===== Trecho do documento =====
O calor cada vez mais constante é uma realidade que não podemos negar. Em São Paulo, por exemplo, os verões devem, a cada ano, tornarem-se mais quentes, enquanto os invernos devem ficar brandos”, explica o professor Fábio Gonçalves, um dos responsáveis pelo estudo. “Se tomarmos a população geriátrica como parâmetro, notamos que está acontecendo uma inversão das principais causas de morte: antes os idosos sofriam com o frio, pela própria instabilidade térmica ou por doenças como a gripe, contudo, agora, eles estão morrendo e adoecendo cada vez mais no calor”.

Estudo

No experimento, 68 idosos, de diferentes condições físicas, sexos e classes sociais, foram alocados dentro de uma câmara climática, que permitia a regulação de condições ambientais, como temperatura e umidade do ar. Para que os voluntários se sentissem à vontade, a câmara simulou uma sala de estar, com poltronas, por exemplo.

Os idosos foram divididos em grupos, que se submeteram a diferentes condições climáticas. As temperaturas, por exemplo, variaram entre 16ºC e 32ºC, enquanto a umidade do ar oscilou entre 30% e 70%.
=====
**Conjunto de tarefas:**
1. Responda, com base no trecho do documento, cada item em uma linha:
(a) Que papel o texto atribui ao professor Fábio Gonçalves em relação ao estudo?
(b) Quantos idosos participaram do experimento?
(c) Qual foi a faixa de temperatura usada?
2. Resuma o trecho do documento em duas frases.
3. Segundo o trecho do documento, por que a câmara climática simulava uma sala de estar? Responda em uma frase.
===== Seção de dados =====
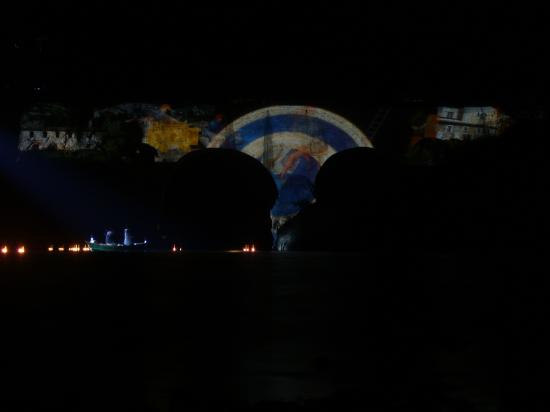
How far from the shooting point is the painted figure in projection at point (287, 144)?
30.6 m

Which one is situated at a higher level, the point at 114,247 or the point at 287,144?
the point at 287,144

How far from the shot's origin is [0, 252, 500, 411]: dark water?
8.62 feet

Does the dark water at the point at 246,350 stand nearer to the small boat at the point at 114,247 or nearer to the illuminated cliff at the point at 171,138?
the small boat at the point at 114,247

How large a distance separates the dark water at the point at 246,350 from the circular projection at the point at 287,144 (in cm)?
2318

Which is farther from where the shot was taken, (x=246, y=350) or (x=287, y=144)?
(x=287, y=144)

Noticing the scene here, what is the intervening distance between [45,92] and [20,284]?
2209 cm

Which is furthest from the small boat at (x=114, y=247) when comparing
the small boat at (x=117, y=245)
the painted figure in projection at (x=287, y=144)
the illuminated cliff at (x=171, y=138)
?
the painted figure in projection at (x=287, y=144)

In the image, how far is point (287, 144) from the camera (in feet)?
102

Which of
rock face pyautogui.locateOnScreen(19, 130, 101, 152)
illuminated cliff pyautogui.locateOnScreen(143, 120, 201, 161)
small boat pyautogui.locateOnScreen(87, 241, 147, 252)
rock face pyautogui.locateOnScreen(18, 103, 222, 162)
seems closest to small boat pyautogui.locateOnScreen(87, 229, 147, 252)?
small boat pyautogui.locateOnScreen(87, 241, 147, 252)

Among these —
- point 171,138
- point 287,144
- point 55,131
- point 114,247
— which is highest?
point 55,131

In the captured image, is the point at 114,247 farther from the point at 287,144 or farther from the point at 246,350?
the point at 246,350

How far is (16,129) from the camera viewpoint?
2823 centimetres

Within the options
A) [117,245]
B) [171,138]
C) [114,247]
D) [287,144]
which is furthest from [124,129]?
[287,144]

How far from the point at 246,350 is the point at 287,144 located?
1088 inches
=====
**Respostas:**
1.
(a) É um dos responsáveis pelo estudo.
(b) 68 idosos.
(c) Entre 16ºC e 32ºC.

2. O calor está cada vez mais constante e, segundo o professor Fábio Gonçalves, os idosos, que antes sofriam com o frio, agora adoecem e morrem cada vez mais no calor. No estudo, 68 idosos foram colocados em uma câmara climática que simulava uma sala de estar e divididos em grupos submetidos a temperaturas entre 16ºC e 32ºC e a umidade do ar entre 30% e 70%.

3. A câmara simulava uma sala de estar, com poltronas, para que os voluntários se sentissem à vontade.